Now is not the time to be putting the state budget in deficit May 10, 2017

Raul Eamets
Chairman of the Fiscal Council

There has been a lot of fuss in the media about the government’s plan to allow the budget to move into deficit and to introduce a range of tax changes. The state budget strategy approved recently by the government for 2018–2021 is based on the spring forecast of the Ministry of Finance, which forecasts the development of the economy out to the year 2021, as its name suggests. The discussion here is intended rather to draw attention to how that forecast is used in setting fiscal policy.

The Fiscal Council considers that the economic forecast describes the expected development of the key economic indicators accurately enough, is cautious enough, and is quite well in line with several other forecasts. The world around us is relatively unstable and it is better to be safe than sorry as they say.

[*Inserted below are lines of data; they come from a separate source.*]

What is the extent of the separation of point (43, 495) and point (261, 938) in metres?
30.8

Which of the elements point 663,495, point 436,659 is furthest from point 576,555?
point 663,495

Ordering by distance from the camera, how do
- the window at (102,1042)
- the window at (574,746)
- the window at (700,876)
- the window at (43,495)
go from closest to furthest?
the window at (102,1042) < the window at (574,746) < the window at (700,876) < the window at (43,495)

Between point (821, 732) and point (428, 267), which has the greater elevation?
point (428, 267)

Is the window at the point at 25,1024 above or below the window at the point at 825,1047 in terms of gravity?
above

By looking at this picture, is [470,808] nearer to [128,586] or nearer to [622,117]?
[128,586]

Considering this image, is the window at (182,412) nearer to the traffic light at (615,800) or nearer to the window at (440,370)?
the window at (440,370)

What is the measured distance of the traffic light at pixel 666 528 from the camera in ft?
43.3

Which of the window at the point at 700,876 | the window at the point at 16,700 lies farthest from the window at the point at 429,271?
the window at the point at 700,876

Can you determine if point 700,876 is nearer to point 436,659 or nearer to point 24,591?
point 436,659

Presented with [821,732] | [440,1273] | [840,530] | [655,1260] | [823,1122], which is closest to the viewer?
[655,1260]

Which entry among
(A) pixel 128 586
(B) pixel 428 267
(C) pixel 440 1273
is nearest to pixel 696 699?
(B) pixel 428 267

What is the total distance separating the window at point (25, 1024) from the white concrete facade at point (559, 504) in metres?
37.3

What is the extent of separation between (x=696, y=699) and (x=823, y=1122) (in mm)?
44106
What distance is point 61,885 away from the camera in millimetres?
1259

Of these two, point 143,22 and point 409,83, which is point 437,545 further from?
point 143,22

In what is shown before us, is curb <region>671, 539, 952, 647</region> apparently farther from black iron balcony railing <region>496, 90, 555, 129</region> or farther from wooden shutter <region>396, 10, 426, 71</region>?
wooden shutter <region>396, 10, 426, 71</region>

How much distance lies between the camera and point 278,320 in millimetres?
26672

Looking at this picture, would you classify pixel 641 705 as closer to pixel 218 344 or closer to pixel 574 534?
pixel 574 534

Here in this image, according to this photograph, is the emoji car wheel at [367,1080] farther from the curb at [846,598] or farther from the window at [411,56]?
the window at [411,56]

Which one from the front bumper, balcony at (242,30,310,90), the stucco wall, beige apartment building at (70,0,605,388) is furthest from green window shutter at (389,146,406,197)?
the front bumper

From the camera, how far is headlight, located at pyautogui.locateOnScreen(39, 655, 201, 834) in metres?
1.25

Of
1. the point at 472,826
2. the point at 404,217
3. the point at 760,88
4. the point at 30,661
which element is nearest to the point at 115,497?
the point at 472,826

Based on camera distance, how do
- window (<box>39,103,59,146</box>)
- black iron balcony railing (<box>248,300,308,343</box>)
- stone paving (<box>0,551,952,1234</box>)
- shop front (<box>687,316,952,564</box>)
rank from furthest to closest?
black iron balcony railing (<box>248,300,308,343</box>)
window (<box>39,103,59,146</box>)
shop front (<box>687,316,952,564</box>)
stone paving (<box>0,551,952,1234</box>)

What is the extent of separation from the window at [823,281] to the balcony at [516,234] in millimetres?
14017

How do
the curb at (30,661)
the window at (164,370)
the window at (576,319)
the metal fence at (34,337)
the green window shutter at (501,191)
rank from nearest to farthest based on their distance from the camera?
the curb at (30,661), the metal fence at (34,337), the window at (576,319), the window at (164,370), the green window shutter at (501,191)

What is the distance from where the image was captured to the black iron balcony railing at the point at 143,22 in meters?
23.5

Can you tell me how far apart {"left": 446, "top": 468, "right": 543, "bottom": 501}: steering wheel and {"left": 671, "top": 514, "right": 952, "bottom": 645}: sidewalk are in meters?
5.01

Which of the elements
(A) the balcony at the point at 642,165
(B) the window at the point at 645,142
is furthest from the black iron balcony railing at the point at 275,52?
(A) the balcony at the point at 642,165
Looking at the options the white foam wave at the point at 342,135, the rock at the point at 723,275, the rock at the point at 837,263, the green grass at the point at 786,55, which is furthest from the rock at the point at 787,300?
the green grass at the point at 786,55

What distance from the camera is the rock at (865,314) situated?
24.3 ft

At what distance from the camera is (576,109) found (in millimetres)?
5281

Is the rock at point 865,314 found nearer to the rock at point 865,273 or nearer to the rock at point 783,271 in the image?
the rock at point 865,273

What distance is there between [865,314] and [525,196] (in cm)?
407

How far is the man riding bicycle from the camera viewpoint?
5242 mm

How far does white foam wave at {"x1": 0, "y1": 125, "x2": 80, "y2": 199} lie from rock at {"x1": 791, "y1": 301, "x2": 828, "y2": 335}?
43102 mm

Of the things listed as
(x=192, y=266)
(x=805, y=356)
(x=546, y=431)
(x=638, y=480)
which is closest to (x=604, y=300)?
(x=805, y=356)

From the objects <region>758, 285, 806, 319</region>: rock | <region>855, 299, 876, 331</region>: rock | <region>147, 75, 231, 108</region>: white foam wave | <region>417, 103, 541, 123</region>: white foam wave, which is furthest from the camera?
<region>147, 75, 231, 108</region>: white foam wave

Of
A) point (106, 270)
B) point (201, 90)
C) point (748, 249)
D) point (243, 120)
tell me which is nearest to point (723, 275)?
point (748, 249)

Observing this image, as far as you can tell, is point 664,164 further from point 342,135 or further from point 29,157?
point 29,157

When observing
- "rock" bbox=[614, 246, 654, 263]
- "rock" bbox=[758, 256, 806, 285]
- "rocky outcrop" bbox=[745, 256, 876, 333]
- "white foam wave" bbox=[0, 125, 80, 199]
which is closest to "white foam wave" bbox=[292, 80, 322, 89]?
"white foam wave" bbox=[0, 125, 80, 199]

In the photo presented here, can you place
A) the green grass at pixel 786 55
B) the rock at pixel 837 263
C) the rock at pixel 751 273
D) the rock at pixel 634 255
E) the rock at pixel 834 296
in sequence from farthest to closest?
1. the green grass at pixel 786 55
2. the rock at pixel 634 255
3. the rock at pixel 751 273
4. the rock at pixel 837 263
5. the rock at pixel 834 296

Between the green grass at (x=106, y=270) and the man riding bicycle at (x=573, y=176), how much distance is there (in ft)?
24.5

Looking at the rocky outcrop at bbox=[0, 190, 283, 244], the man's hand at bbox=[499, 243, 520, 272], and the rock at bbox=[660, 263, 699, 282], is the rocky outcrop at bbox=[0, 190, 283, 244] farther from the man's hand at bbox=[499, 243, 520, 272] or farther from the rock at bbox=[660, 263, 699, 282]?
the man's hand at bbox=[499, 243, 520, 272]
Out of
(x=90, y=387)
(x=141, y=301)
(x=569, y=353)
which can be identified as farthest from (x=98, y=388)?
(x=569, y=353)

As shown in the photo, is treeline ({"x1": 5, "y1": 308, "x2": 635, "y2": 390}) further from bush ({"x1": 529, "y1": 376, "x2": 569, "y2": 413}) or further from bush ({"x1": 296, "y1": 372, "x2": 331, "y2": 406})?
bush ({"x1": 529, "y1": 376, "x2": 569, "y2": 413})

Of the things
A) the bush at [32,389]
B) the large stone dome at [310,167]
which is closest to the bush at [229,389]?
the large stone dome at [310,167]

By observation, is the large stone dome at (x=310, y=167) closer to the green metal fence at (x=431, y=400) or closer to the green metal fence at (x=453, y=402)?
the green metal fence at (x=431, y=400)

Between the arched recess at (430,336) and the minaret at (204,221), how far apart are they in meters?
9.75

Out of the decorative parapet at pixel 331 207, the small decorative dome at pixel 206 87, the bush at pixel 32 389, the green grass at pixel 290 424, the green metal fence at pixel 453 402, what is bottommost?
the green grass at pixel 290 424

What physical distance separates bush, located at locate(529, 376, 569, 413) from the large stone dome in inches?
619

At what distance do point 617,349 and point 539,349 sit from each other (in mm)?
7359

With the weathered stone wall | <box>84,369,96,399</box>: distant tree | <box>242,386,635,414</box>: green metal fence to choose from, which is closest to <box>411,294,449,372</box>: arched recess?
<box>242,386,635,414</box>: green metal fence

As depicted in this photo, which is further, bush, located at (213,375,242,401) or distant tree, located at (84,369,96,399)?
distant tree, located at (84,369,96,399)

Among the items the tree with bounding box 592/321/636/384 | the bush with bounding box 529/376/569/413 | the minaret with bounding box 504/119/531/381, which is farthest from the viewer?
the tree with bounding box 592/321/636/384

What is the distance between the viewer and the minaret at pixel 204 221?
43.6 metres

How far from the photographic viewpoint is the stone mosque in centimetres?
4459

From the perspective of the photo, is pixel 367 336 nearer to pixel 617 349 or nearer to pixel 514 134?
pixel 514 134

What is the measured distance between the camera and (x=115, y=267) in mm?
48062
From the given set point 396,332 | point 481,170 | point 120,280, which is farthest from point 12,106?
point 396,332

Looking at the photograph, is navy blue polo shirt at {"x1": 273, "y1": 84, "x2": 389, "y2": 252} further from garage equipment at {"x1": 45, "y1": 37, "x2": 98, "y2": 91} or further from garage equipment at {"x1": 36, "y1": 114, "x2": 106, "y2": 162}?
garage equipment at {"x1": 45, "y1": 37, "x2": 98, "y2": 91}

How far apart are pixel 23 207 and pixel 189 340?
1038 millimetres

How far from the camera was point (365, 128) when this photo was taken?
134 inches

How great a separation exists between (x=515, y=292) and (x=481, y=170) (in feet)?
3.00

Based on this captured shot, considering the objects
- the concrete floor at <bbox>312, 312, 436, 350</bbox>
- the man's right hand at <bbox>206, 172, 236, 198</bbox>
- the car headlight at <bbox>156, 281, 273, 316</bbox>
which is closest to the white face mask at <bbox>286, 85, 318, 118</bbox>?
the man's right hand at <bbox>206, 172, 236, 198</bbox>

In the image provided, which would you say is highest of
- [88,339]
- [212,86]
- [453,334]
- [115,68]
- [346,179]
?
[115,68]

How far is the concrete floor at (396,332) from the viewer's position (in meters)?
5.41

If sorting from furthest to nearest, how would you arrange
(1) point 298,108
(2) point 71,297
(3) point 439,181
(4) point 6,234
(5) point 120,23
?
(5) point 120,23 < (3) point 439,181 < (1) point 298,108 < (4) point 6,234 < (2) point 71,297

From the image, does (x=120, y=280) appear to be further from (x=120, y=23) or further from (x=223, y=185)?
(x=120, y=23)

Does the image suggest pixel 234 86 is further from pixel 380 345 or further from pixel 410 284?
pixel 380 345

Where there is a difference, and what is worth disputing, is the Ministry of Finance’s assessment of the position of the economic cycle.

The assessment of the Ministry of Finance considers that the Estonian economy is currently running at well below its possible long-term trend level, and will reach that level only in 2020. In the jargon of forecasters this is called closing a negative output gap. Received wisdom says that running a budget deficit caused by increased spending may be reasonable in such position of the economic cycle (i.e. with a negative output gap).

The main dispute between the Fiscal Council and the Ministry of Finance is whether we are currently at a position where some resources in society are underutilised. The current labour market indicators show that wage growth is still strong, and the employment rate is at one of its highest levels ever. This does not encourage me to think that there is a great deal of unused available resources in the labour market. Rather it indicates that the economy is in a relatively good state. In the opinion of both the IMF and the Fiscal Council, the negative output gap is much smaller this year and it may pass its long-term trend potential as soon as next year. Of course everything depends on how the calculations are made, but it is always wise to open your eyes and just take a look around the economy. Are there queues of unemployed jobseekers waiting outside every company and factory?

Last summer the experts from the Ministry of Finance also thought that we were doing rather well. Since then the economies of our neighbours have improved and this has indeed improved the outlook for growth in the Estonian economy, at least in the near future. The problem though is that there has been no major increase in investment or in productivity more broadly. In other words there is nothing that would justify assessing Estonia’s potential long-term growth as better than it previously was, meaning the trend has not moved upwards.

Overall this means that the impact of the measures that are intended to revive the economy will not be felt at the most appropriate moment. Of course the Fiscal Council is not opposed to the use of investment to reinvigorate the economy, the debate is about the timing. The fire is burning with quite a strong flame and we are pouring more petrol onto it. Excessive growth in budget spending may make it harder for the private sector to rein in the growth in wages that is already rapid compared to that in productivity, and may make it harder to find the labour resources needed for an expansion of production. It is always good to get a pay rise, but nobody really wants to see companies going bankrupt and jobs being moved to China. If people had to choose between smaller pay rises now and unemployment, most would probably prefer to keep their job.

It is important for the Fiscal Council, and for compliance with the fiscal rules, that the structural deficit of the general government may be larger next year than is planned, and not only because of the estimate of the economic cycle. We are also concerned about the revenue side.

Keeping the general government budget balance at the targeted level depends on a range of tax changes, which in theory should lead to increased tax revenues. The large number of planned tax changes and the complexity of introducing them, which includes disputes in the Supreme Court, may mean that in the worst case several taxes are not implemented. Equally, we are not currently very well able to forecast how consumers, producers and investors will react to the new tax environment. It could just as well lead to a reduction in tax revenues as to an increase.

Estonia has long been an example to other countries in the European Union for how to keep a budget successfully in balance. We now see several possible risks that might dislodge that mentality of being the shining golden child. Is this a good thing or a bad thing... that is a question of political choices.